Second, this brings me to PANTHER. PANTHER isn't GO, it is a totally different set of annotations, so it makes sense you're getting different results than the tools relying on GO annotated genes.
Next, you want to make sure that there aren't any differences in the annotation datasets used between platforms. Some websites may be using different versions of the annotation data, some may be using custom or non-standard data.
AgriGO:
Raw GO annotation data is generated using BLAST, Pfam, InterproScan by agriGO or obtained from B2G-FAR center or from Gene Ontology.
BinGO:
Q : The default annotations/ontologies in BiNGO are already several months old. I would like to use more recent annotations.
A : Download the most recent annotation and ontology files from the GO website. You can use these as custom annotation/ontology files.
So you need to understand that there might be differences in the GO associations.
Finally, you need to understand the process that is going on here. The GO annotations are simple curations, GO enrichment is a totally different thing. This is where the specific algorithm and parameters each tool is using really start to matter. Are you getting 17 instead of 213 because some parameter is different. Or, is it just because they're different algorithms?
Never assume that just because two algorithms claim to solve the same problem that you will get the same results. They're doing different things, making different assumptions, require different input data and so on. Also, the semantics really matter, what each algorithm is actually telling you can be different. Never make this assumption unless you have evidence and knowledge to support it.
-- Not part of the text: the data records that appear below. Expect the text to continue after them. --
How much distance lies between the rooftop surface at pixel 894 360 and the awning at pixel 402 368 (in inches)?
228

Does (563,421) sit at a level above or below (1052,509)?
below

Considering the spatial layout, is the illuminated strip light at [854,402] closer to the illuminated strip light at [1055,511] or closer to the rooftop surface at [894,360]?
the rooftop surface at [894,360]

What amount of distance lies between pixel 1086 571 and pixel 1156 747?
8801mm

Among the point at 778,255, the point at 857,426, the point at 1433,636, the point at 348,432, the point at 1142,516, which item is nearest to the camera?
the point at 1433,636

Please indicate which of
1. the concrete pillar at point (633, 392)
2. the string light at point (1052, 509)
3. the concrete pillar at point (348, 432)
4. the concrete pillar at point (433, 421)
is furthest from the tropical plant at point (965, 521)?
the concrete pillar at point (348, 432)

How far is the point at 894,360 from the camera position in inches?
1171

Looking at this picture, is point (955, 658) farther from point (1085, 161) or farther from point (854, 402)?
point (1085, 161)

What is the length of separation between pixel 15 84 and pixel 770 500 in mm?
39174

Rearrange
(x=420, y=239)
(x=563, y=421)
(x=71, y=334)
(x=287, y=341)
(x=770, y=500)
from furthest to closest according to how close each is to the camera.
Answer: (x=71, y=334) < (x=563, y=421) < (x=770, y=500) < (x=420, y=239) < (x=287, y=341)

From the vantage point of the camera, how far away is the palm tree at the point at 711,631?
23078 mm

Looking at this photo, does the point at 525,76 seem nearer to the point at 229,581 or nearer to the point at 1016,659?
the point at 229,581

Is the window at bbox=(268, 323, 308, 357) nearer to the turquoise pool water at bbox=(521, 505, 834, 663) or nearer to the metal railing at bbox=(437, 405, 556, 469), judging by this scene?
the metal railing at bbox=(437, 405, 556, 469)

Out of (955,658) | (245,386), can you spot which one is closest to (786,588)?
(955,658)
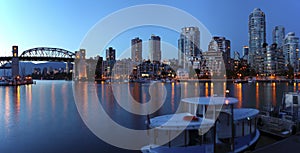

Also, look back at your data and see which one makes sense. Maybe the program that returned 213 results didn't account for p-value or fold change in your differential expression. Look back at your data and see what makes sense, what do the p-values and fold changes of those 213 genes look like? Are they all very strong or just a few? If it is a dozen out of the 213 that are strongly DE, maybe 17 is better than 213.
A word of advice, never judge the performance of an algorithm based on the plots the programmer makes with the algorithm's output. In other words, what the algorithm is doing is the important thing. You can always make pretty plots with good data, but a pretty plot with bad data is just bad. Find the tool that gives you the best quality results, deal with the plots later.
Pull the pubs on these tools and the methods they use and figure out what they're actually doing. Look at the results you get versus the data you put in, do things make sense? Look at the annotation data used by each tool, is it the same? Can you upload the same GOA data into each tool so that aspect is controlled for? Check and experiment with parameters, how does performance across tools vary with different parameters?
A final bit of advice with these sorts of tools is to always look at version history and release dates. BinGO was last updated 4 years ago, but AgriGO was updated this past August. You should always make sure the software you're using references current databases and that updates for bug fixes have occurred. The GOA version is very important, GO, the species genome, the annotation of genes in that genome and the final GOA product are all moving targets.
These are all good tips for any bioinformatics tools or usage cases.
Ok that is really funny. Quote of the month. Also sadly it is mostly true.
I agree and feel your pain - IMHO this field of bioinformatics is a bit of a mess.
Follow up question. How on earth can you compare the lists of GO result? Some items are probably found in common, but others will be inexact matches like parent/child node in the tree. Is there any quantifiable metric for the similarity of GO lists?
I think this is an open question for Biostars in another thread, but might be worth asking here when people are thinking about the different kinds of results different GO tools make.
A few ways:
This could be partially due to gene identifiers that are "valid" with one tool and not another - see if different tools are throwing out swaths of genes prior to the test due to not finding a match for that id in whatever their definition of a gene is.